Canada’s broadband prices are higher than 20 other countries in the Organization for Economic Co-operation and Development (OECD). In fact, Canadian prices are nearly 30 times as high as those in Japan, 12 times as high as in France, 11 times as high as in Sweden and just over 10 times as high as in Korea. Canada also has one of the slowest average advertised broadband speeds, ranking 15th in the OECD. Compared with Canada, Japan’s downloading speeds are nearly 12 times as fast, France’s and Korea’s nearly six times as fast and Sweden’s three times as fast.

Why does this matter? As Robert Atkinson of the Information Technology and Innovation Foundation in Washington points out, the universal provision of high-speed broadband will deliver a wide range of benefits that is, in many ways, similar to those delivered by the universal provision of electricity and the telephone in earlier generations.

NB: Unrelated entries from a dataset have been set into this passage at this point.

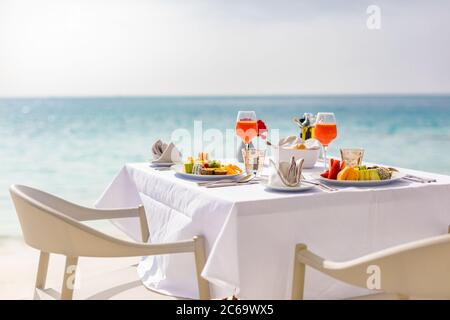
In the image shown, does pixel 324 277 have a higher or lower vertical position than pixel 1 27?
lower

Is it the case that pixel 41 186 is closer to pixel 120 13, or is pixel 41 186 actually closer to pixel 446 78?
pixel 120 13

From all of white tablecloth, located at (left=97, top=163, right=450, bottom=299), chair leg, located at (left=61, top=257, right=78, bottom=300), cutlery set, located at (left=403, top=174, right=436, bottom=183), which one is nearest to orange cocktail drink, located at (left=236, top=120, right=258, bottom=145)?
white tablecloth, located at (left=97, top=163, right=450, bottom=299)

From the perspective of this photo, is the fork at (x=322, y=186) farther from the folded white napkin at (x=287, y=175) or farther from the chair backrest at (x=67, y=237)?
the chair backrest at (x=67, y=237)

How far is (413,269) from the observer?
1.32m

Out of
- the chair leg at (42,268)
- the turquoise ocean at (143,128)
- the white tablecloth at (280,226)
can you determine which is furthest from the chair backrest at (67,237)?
the turquoise ocean at (143,128)

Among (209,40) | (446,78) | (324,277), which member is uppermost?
Result: (209,40)

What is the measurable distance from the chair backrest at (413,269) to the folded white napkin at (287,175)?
1.11ft

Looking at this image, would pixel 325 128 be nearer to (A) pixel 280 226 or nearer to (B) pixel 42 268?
(A) pixel 280 226

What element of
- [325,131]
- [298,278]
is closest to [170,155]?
[325,131]

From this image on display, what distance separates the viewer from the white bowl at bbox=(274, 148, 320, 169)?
2047mm

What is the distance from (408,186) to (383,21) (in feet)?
54.6

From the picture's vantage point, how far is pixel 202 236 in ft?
5.56

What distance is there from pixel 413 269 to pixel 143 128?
52.4 ft

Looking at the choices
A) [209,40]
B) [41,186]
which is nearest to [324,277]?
[41,186]
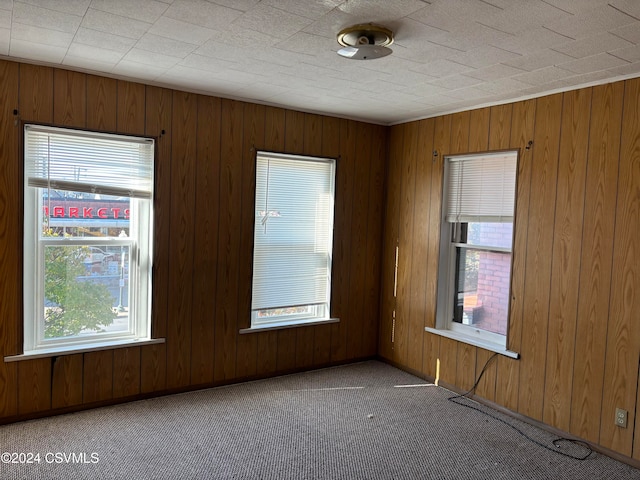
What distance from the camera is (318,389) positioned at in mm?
3990

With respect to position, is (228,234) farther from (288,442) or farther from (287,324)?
(288,442)

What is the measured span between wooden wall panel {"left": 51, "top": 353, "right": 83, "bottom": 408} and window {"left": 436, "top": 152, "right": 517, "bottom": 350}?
2.87 m

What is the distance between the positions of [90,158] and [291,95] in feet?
5.00

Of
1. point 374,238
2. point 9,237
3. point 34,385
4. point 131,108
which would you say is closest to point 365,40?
point 131,108

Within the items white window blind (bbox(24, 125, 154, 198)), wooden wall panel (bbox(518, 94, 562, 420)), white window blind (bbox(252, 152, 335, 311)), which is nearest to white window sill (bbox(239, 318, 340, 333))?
white window blind (bbox(252, 152, 335, 311))

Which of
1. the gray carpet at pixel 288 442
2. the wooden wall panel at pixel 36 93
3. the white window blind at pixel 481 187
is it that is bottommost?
the gray carpet at pixel 288 442

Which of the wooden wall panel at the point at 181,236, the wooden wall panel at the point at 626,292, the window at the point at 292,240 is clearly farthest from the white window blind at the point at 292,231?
the wooden wall panel at the point at 626,292

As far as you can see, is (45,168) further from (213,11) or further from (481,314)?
(481,314)

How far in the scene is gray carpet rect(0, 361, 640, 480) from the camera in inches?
107

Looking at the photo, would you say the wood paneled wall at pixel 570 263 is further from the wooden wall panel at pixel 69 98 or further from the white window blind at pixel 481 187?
the wooden wall panel at pixel 69 98

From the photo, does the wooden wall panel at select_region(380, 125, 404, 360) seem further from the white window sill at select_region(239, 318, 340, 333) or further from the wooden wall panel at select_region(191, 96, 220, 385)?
the wooden wall panel at select_region(191, 96, 220, 385)

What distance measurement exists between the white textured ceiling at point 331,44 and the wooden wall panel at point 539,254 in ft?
0.97

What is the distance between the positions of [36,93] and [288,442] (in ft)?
8.99

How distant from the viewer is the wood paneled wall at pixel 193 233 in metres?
3.11
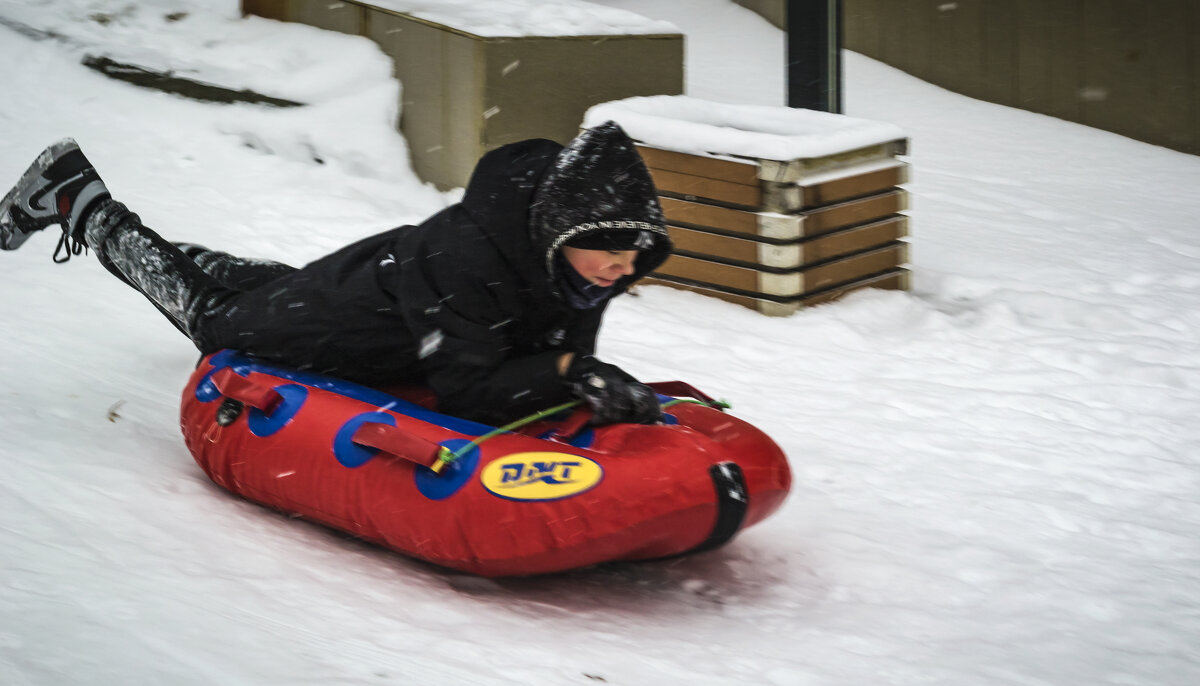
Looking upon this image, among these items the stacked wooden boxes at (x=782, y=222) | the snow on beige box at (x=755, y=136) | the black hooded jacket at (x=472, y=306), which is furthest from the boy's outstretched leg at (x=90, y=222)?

For example, an expanding network of high-speed users makes the network much more valuable. One fax machine is a doorstop; a half-dozen fax machines have limited use; but a network of, say, five million fax machines has great value. The same is true if large numbers of people are connected to a high-speed Internet network. Moreover, expanding the network to all parts of Canada means people everywhere have an opportunity to participate in the digital economy, making this an important consideration for regional development and rural communities.

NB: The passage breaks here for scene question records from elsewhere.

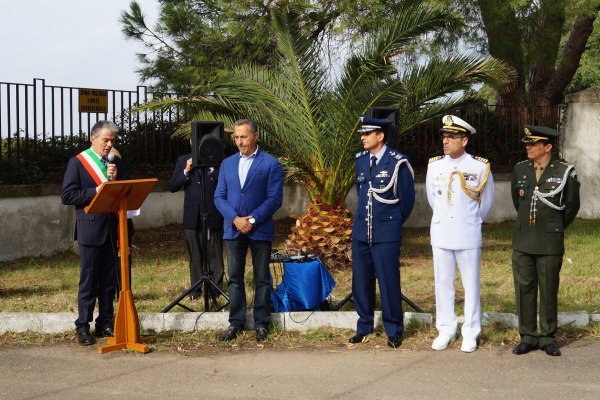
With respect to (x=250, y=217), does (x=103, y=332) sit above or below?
below

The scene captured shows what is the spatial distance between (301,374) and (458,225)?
1.86m

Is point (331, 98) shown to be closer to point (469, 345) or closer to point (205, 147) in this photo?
point (205, 147)

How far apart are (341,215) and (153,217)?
4549 mm

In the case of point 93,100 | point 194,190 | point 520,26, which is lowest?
point 194,190

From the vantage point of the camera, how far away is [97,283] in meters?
8.28

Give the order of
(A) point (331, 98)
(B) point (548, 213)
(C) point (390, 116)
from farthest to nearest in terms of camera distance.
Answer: (A) point (331, 98)
(C) point (390, 116)
(B) point (548, 213)

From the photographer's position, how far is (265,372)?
7.12 m

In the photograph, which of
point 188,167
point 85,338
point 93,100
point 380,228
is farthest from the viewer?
point 93,100

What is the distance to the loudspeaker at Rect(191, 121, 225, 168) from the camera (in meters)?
9.05

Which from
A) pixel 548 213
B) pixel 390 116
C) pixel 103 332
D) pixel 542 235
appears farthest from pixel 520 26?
pixel 103 332

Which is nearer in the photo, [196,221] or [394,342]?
[394,342]

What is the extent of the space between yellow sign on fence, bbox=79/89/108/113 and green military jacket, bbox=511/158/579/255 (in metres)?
9.62

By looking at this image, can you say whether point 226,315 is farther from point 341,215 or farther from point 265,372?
point 341,215

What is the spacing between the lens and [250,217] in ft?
26.7
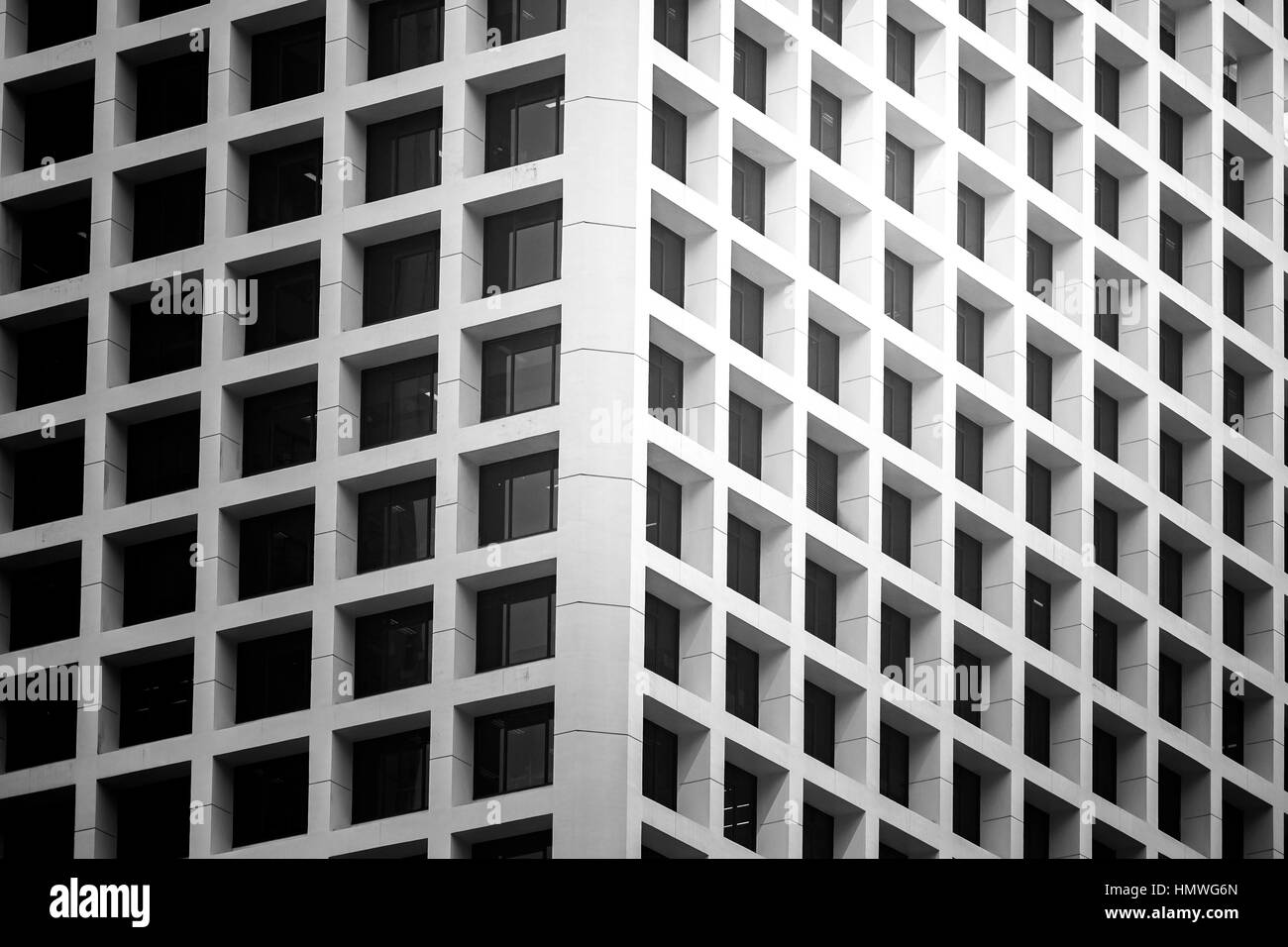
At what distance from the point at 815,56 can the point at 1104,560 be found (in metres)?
18.8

A high-speed universal network creates a market for the development of many new applications and, with them, related businesses and jobs. If Canadians do not have the kind of access found in Japan, Korea, the Scandinavian countries and France, they will lose the opportunity to develop these new businesses. Canada will not be a test bed for future Internet-based products and services. In fact, the availability of access to high-speed broadband will become an increasingly important consideration when businesses decide where to locate, so it will have a considerable effect on future jobs and wealth creation.

When the National Broadband Task Force released its report in 2001, it indicated that a universal high-speed system would require strong leadership from business but that to make high-speed broadband universally available and linked to public institutions such as schools, libraries and hospitals would require government subsidies of $1.8 billion to $2.5 billion. Today the speed and bandwidth requirements will be higher than the report anticipated in 2001, as the Internet has progressed rapidly since then (with massive transmission of video content, for example). The need and opportunity are also much greater today.

For a long time, many around the world considered Canada to be a leader in communications. We have since fallen back, lagging behind countries with much more ambitious agendas. But while the United States, which has also fallen back, is actively looking at ways to regain leadership, there seems to be little concern in Canada. We lack a vision of our possibilities.